#### [INPUT ROWS]

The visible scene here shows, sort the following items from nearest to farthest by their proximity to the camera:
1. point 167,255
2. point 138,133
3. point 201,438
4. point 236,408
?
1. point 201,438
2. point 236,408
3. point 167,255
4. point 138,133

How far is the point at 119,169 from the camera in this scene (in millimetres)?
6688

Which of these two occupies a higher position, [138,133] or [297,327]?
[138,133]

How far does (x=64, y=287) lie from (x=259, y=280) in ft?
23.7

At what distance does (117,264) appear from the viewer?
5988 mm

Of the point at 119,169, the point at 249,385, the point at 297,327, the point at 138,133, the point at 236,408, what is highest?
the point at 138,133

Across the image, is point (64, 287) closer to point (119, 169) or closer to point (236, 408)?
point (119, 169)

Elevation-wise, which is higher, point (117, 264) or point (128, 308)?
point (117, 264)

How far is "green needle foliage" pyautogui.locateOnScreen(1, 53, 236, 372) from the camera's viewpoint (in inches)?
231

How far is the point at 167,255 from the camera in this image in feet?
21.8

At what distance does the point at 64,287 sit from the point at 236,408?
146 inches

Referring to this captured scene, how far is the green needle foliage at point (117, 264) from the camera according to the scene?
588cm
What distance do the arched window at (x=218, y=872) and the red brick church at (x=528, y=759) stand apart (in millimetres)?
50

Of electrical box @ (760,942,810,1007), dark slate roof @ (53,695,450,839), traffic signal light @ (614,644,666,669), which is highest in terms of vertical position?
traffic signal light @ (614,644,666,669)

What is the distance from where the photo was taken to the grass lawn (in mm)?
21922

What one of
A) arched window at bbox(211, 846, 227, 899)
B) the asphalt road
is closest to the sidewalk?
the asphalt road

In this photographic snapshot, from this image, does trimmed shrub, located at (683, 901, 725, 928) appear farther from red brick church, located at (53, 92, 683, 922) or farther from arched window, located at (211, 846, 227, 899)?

#### [TO BE DONE]
Substitute "arched doorway" for "arched window" in everything from the line containing "What distance do the" down to the end of the entries, and reproduce only those lines with nothing else changed.

#### [FULL ANSWER]
What distance do the arched doorway at (x=218, y=872) and the red brick church at (x=528, y=759) stand apart (in millimetres)?
50

Of electrical box @ (760,942,810,1007), dark slate roof @ (53,695,450,839), traffic signal light @ (614,644,666,669), which is highest in terms of vertical position?
traffic signal light @ (614,644,666,669)

What is the distance from where the photo was taken to the grass lawn (in mm)?
21922

What one of
A) arched doorway at bbox(211, 846, 227, 899)
B) the asphalt road
is closest to the sidewalk?
the asphalt road

In this photographic snapshot, from this image, does trimmed shrub, located at (683, 901, 725, 928) appear farther from red brick church, located at (53, 92, 683, 922) or farther from arched doorway, located at (211, 846, 227, 899)?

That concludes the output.